JF: Would you allow your underage children to drive a car?
AVS: No. And I trust my children; they would never expect any illegal or unreasonable liberties.

JF: What steps would you suggest to eradicate poverty in India?                                             AVS: Simpler laws that support and encourage private enterprise and capital creation with minimal government intervention. That will generate employment across society and eradicate poverty. Free dole only increases poverty. Complex laws create inefficiency and waste resources.

JF: Priyanka Chopra and Deepika Padukone, which actress do you prefer?             
AVS: Both Priyanka and Deepika are very talented, successful and beautiful. They are role models for many young girls. I would choose Priyanka to be a brand ambassador for women's empowerment and Deepika would be great for creating awareness on child health and development issues. 

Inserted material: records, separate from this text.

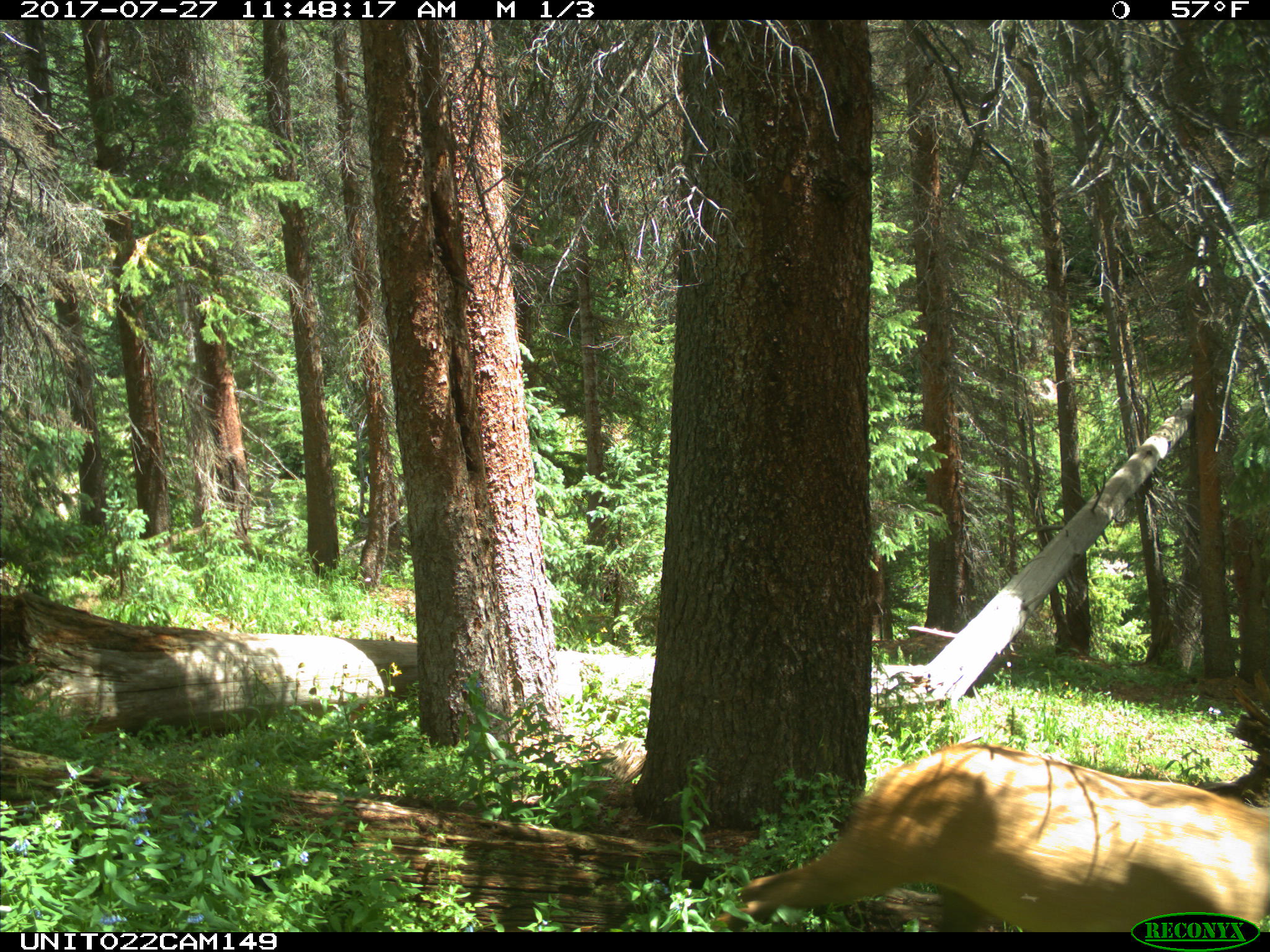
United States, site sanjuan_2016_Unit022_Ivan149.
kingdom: Animalia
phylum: Chordata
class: Mammalia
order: Artiodactyla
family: Cervidae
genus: Odocoileus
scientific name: Odocoileus hemionus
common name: mule deer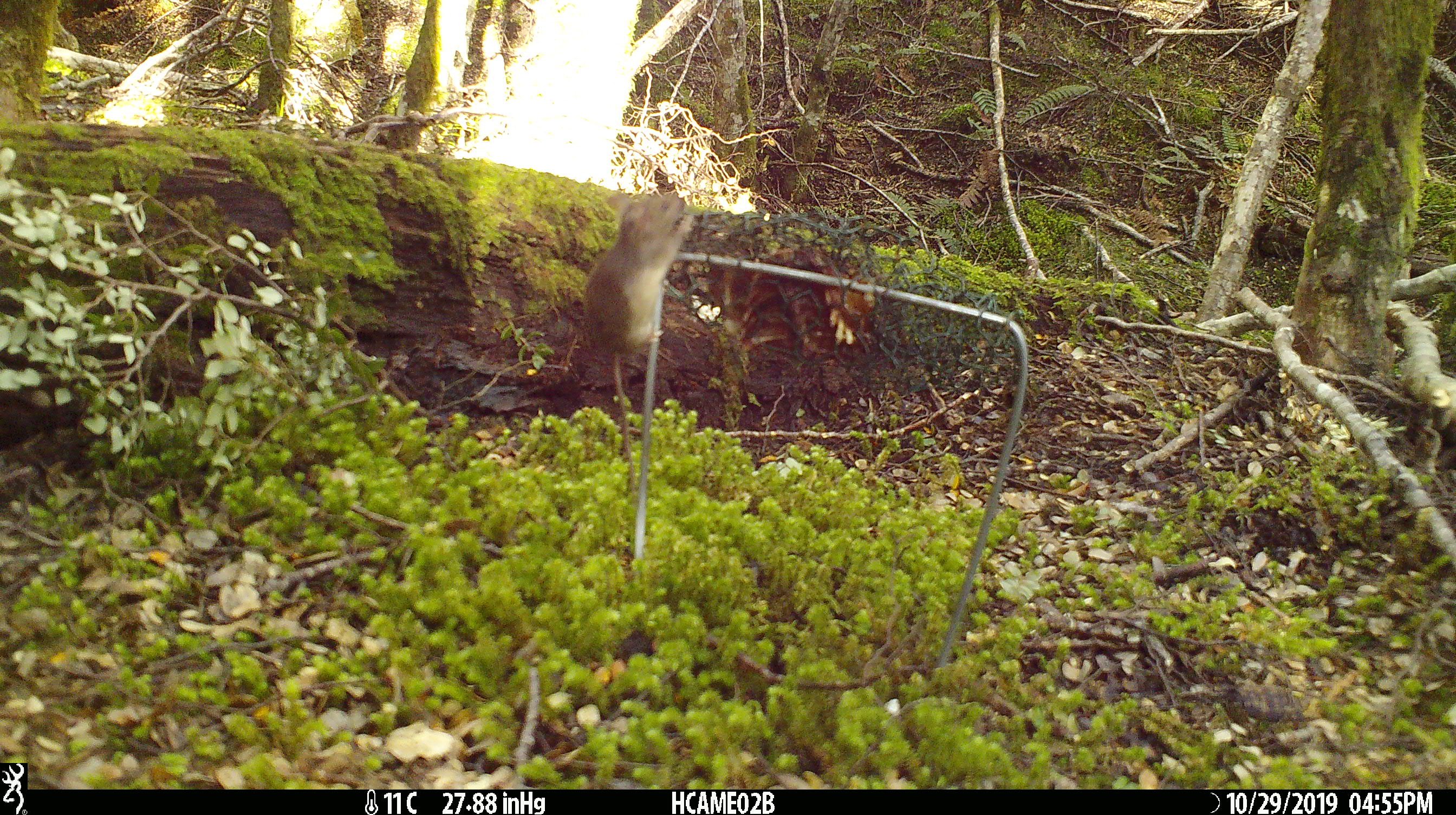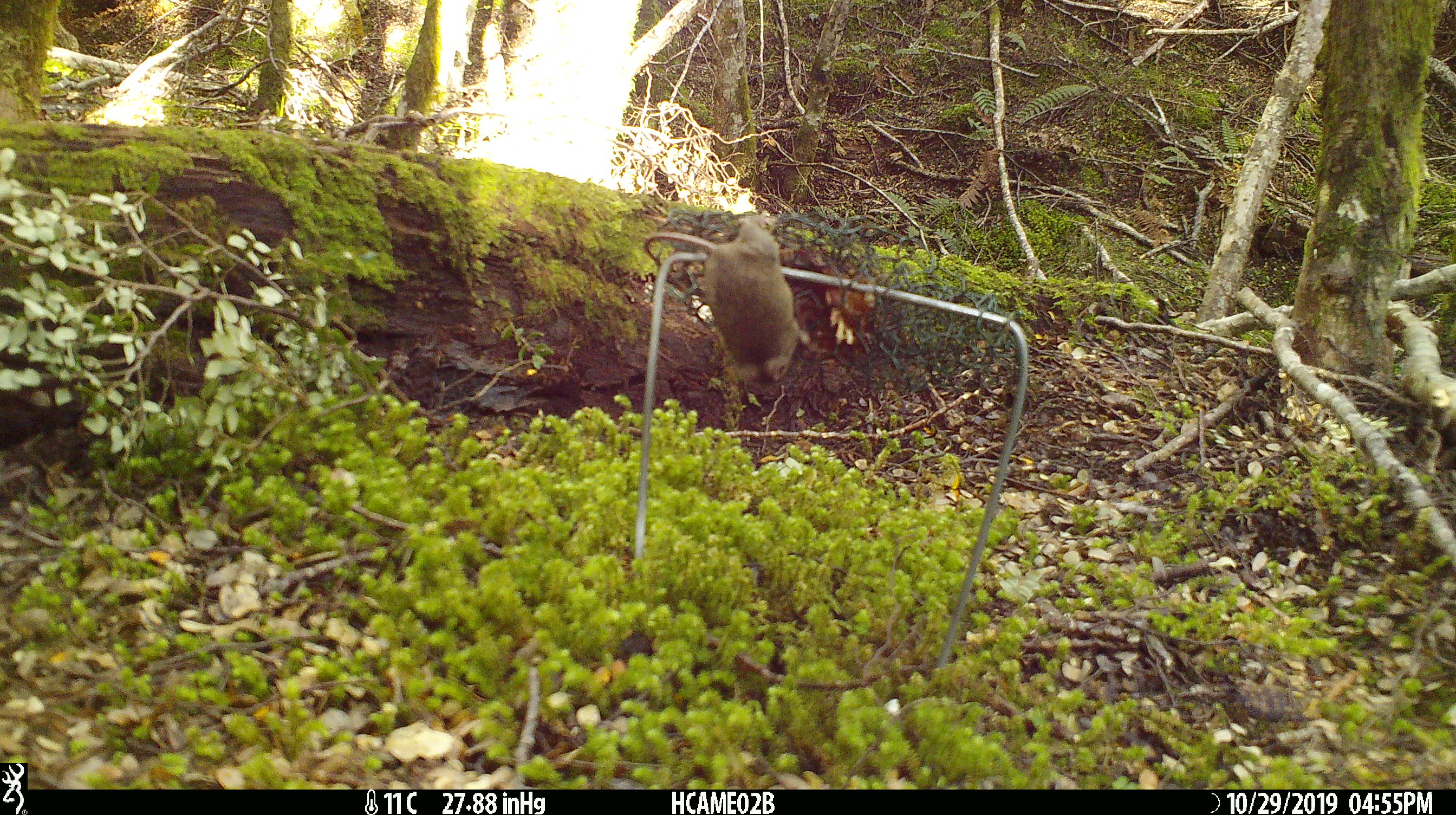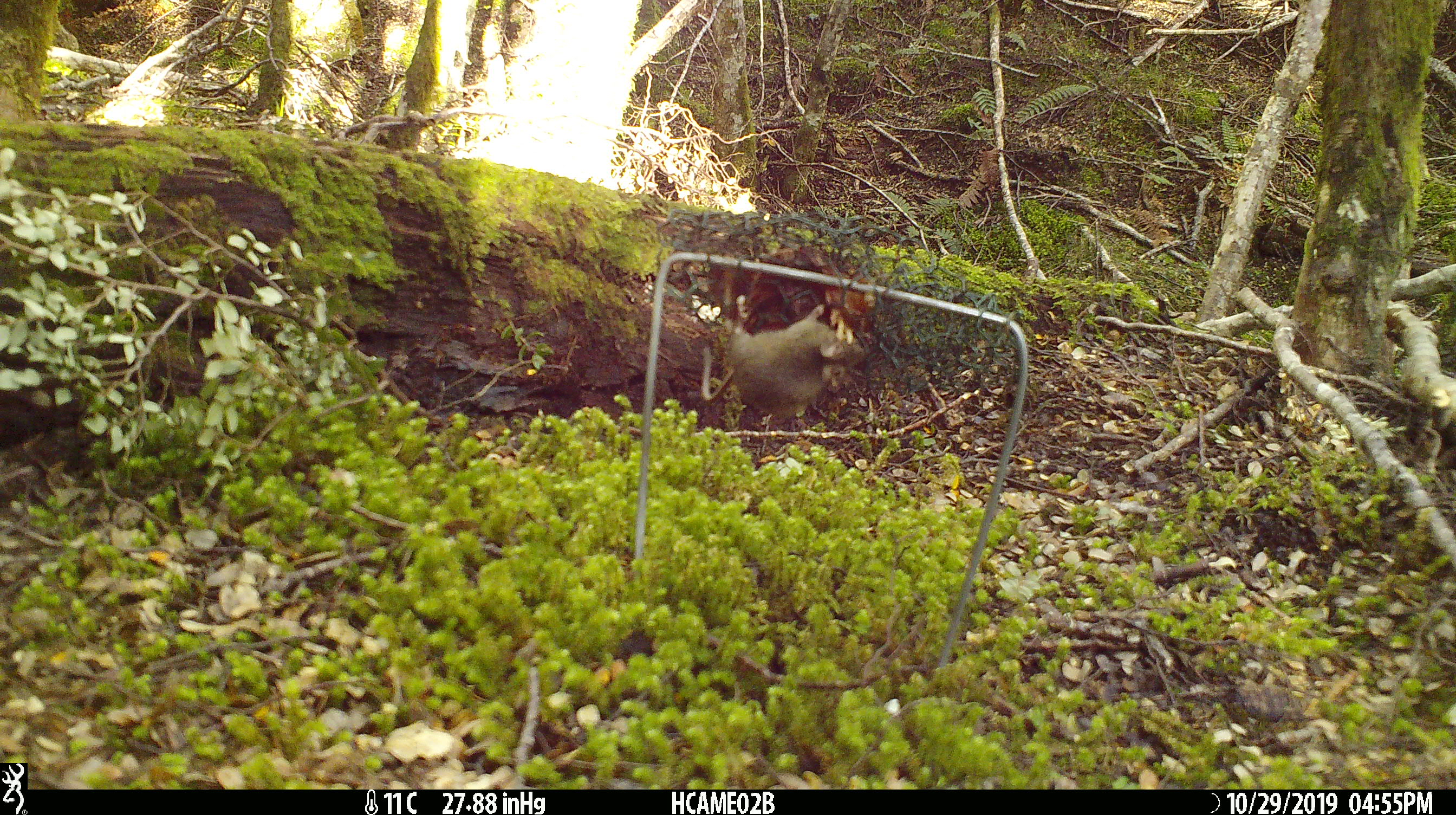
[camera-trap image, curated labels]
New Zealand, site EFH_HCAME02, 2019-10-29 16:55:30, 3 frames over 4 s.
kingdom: Animalia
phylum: Chordata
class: Mammalia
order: Rodentia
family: Muridae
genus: Mus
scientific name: Mus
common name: mouse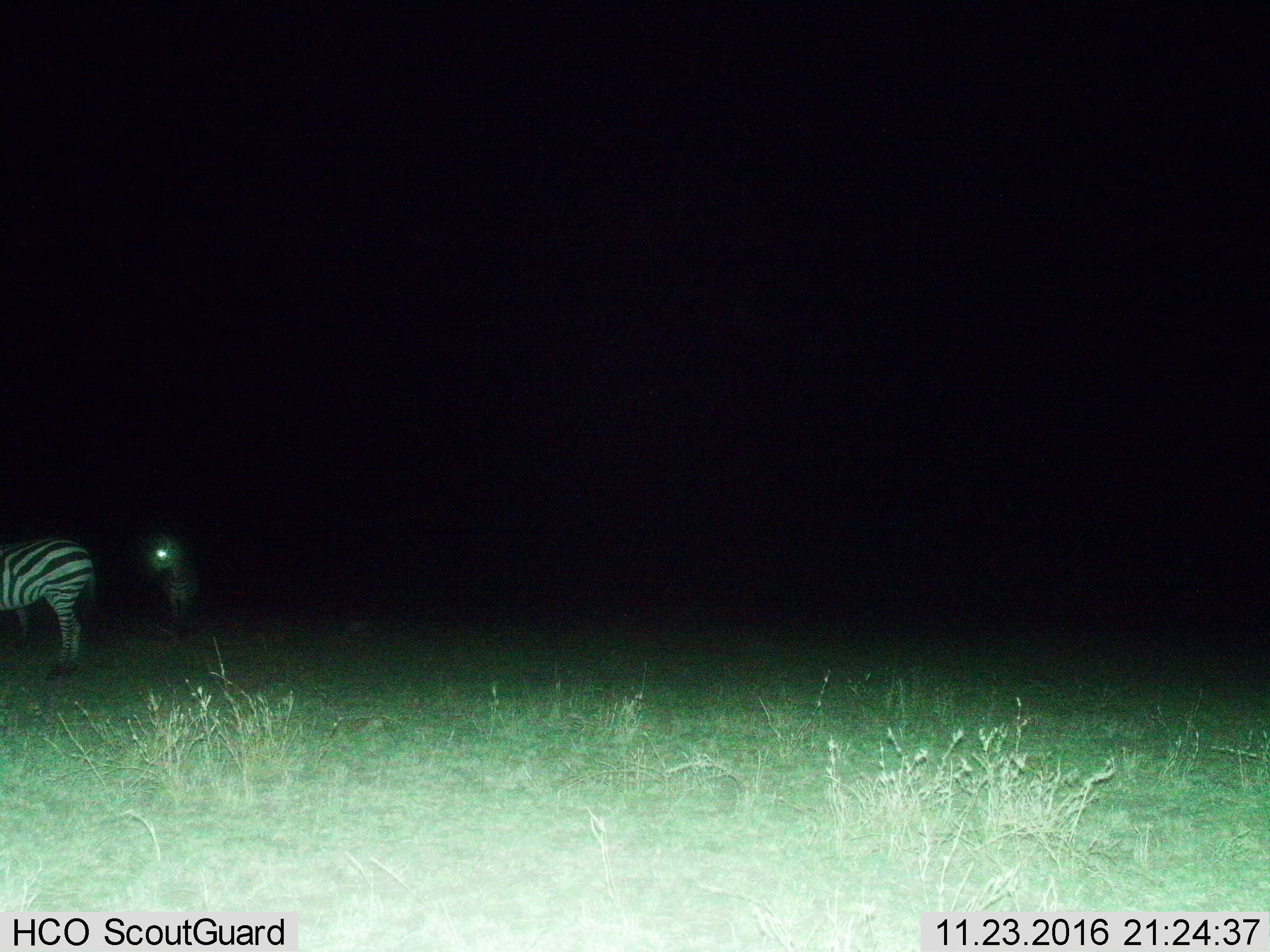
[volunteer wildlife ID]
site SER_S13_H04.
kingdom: Animalia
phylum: Chordata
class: Mammalia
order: Perissodactyla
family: Equidae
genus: Equus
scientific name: Equus quagga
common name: plains zebra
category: zebraplains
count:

JF: What inspired you to become a CAP board member?
AVS: CAP has done such good work in our society and helped nurture so many organizations. Our own charitable trusts and foundations have benefited greatly from our interactions with the late Russi Lala and now, Noshir Dadrawala. So, it was an honor  to be invited to join the Board. The opportunity to build capacity motivated me to agree. I hope I am able to steer more people towards philanthropy.               

JF: Now that you’re on the CAP board, do you think any changes are required to strengthen CAP further? If so, in which area?
AVS: Most people are keen to give back to society and help their communities, but they don't know how to go about it. CAP must expand its outreach to get more people connected, and build deep capacity and greater compliance and accountability in existing not-for-profit organizations.